##### Extrait de page #####
Plan social 2.0 : Capgemini innove
Aujourd’hui, cette grande entreprise qu’est Capgemini s’essaye à un exercice expérimental et innovant dans le secteur des services, mettant en jeu Sogeti France, l'une de ses grosses filiales et l'un de ses petits concurrents, Alteca.
- Le projet présenté au comité d'entreprise prévoit le transfert de 230 salariés, jugés inemployables, chez Alteca. Il s'agit d'une cession d’activité avec reprise du personnel en sous-traitance.
Il faut dire ce qui est : le montage est bien fait. On identifie une catégorie du personnel d’un ou plusieurs bassins d’emplois, on cède le personnel à une société tierce, potentiellement non implantée dans le bassin cible, beaucoup moins chargée en structure et pouvant donc amortir la moins bonne valeur ajoutée des prestations.
#####
Consigne: Écrivez la suite du texte sur le plan social de Capgemini, en commençant après sa dernière phrase. Les entrées ci-dessous n'ont aucun rapport avec le texte.
##### Extrait des données #####
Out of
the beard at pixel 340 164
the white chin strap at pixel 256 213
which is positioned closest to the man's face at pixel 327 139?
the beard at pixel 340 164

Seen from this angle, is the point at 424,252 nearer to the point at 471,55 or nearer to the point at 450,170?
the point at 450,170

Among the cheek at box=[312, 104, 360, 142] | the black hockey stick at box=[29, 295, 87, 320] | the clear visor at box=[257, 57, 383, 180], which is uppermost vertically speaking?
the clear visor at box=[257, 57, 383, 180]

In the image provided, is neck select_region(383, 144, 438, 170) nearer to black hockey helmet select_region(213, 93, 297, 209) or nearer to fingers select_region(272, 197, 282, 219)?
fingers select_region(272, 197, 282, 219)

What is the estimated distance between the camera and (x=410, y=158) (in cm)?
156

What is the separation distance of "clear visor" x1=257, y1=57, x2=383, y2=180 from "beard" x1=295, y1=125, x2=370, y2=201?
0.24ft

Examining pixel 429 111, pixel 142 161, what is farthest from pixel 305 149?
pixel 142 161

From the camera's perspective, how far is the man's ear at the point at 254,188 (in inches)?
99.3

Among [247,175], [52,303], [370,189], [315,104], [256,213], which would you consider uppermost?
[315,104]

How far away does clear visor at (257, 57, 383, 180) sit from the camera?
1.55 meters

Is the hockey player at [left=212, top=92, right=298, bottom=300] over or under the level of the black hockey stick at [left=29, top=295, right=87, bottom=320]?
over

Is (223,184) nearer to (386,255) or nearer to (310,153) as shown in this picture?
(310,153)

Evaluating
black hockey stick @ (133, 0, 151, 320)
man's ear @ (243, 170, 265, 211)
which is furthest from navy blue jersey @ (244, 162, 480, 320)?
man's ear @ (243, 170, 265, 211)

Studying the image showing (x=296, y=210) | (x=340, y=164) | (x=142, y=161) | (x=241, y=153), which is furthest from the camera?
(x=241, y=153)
#####
Réponse:
Pour les clients, la modification est transparente : ils commercent toujours avec Capgemini et les « prestataires physiques » sont toujours les mêmes. Mieux : les coûts pourraient même baisser. Seuls les ex-salariés de Capgemini verront la différence…
Une différence de taille, même, puisque pour eux, c’est le changement d’employeur, le changement des règles, la « rupture du contrat moral » qu’ils avaient donné à Capgemini.
Pas de PSE
En moins de 10 ans, le temps de laisser passer la dernière crise, les partenaires sociaux et le patronat ont constitué bon nombre d’outils permettant d’amortir l’effet des crises dans les métiers des services, premiers touchés quand l’industrie va mal. Parmi ces outils, la responsabilité sociale de l’entreprise (RSE) dans sa dimension sociale, la prévention des risques psycho sociaux (RPS), et la gestion prévisionnelle des emplois et des compétences (GPEC).
Quand cela ne suffit pas, la législation offre un dernier outil : le plan social (PSE).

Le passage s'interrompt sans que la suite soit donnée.